Sowohl das Ende der bisherigen Regierung als auch das Aufkommen sowie die große Popularität neuer politischer Kräfte müssen vor dem Hintergrund einer tiefgreifenden Vertrauenskrise zwischen Bevölkerung und politischen Parteien betrachtet werden. Diese erreichte laut Umfragen bei den letzten Parlamentswahlen 2021 ihren Höhepunkt. Wählten in den 1980er Jahren noch rund 80 Prozent der Bevölkerung die klassischen Volksparteien rund um das Zentrum des politischen Spektrums, sind es gegenwärtig nur noch rund 40 Prozent.

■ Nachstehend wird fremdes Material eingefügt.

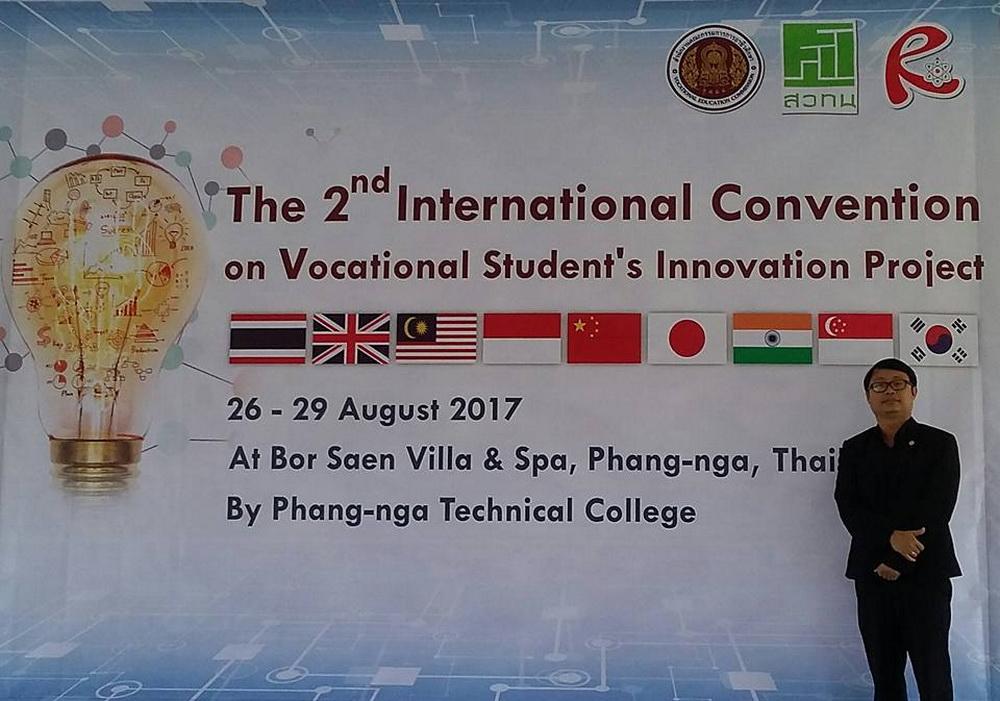 บุคลากรวิทยาลัยฯ ได้รับเชิญเป็นคณะกรรมการตัดสินผลงานนักศึกษาฐานวิทยาศาสตร์ ในงาน The 2nd International Convention on Vocational Student's Innovation Project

Besonders deutlich bekommt dies aktuell der CDA, der Christen-Democratisch Appèl, zu spüren. Die einst staatstragende Partei des Landes war bis Mitte der Nullerjahre meist stärkste Kraft im niederländischen Parlament. 2021 kam sie mit 9,5 Prozent der Stimmen nur auf Platz vier. In aktuellen Umfragen liegt sie zwischen drei und fünf Prozent Zustimmung. Während die von ehemaligen CDA-Funktionären gegründeten Konkurrenten NSC und BBB in den Umfragen besser dastehen, versucht die Partei, mit neuen und unverbrauchten Gesichtern das Vertrauen der Bürgerinnen und Bürger zurückzugewinnen. Ob sich dies in der Kürze der Zeit, die zur Verfügung stand, materialisieren lassen wird, bleibt abzuwarten.

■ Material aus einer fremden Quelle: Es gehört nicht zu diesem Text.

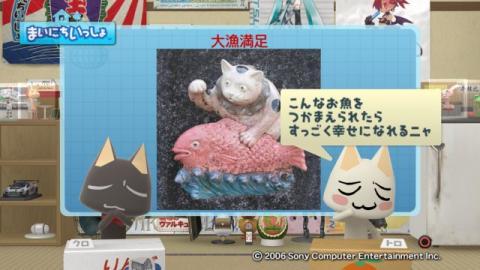 torosute2009/3/8 招き猫 4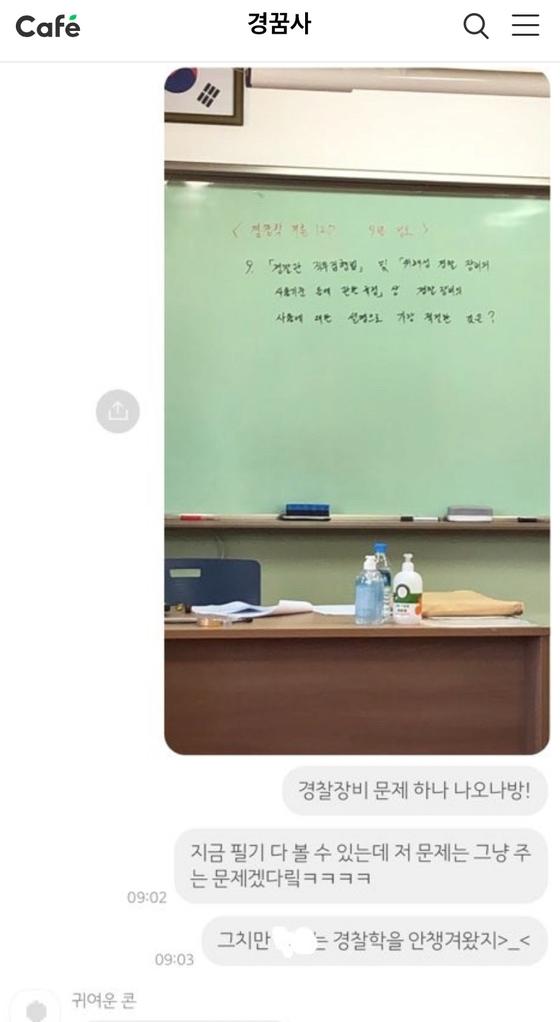 순경 채용 필기시험이 시행된 19일 오전, 온라인 커뮤니티를 중심으로 시험 시작 직전 문제가 유출됐다는 의혹이 제기돼 경찰이 확인에 나섰다. [사진 온라인 커뮤니티 캡처]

Die Niederlande und Deutschland sind wichtige Handelspartner und enge Verbündete in EU und NATO. Die Verbindungen im politischen und wirtschaftlichen Bereich sind vielfältig und werden überwiegend über die an die Niederlande angrenzenden Bundesländer Nordrhein-Westfalen und Niedersachsen koordiniert. Die neue Regierung in Den Haag kann dementsprechend an die enge Zusammenarbeit der vergangenen Jahre anknüpfen und die Beziehungen in zukunftsrelevanten Themen, etwa im Bereich grüner Wasserstoff, weiter ausbauen. Dies dürfte – unabhängig vom Wahlausgang – auch auf niederländischer Seite gewünscht sein.

Dr. Hardy Ostry ist Leiter des Europabüros der Konrad-Adenauer-Stiftung, Kai Gläser ist Referent im Europabüro der Konrad-Adenauer-Stiftung.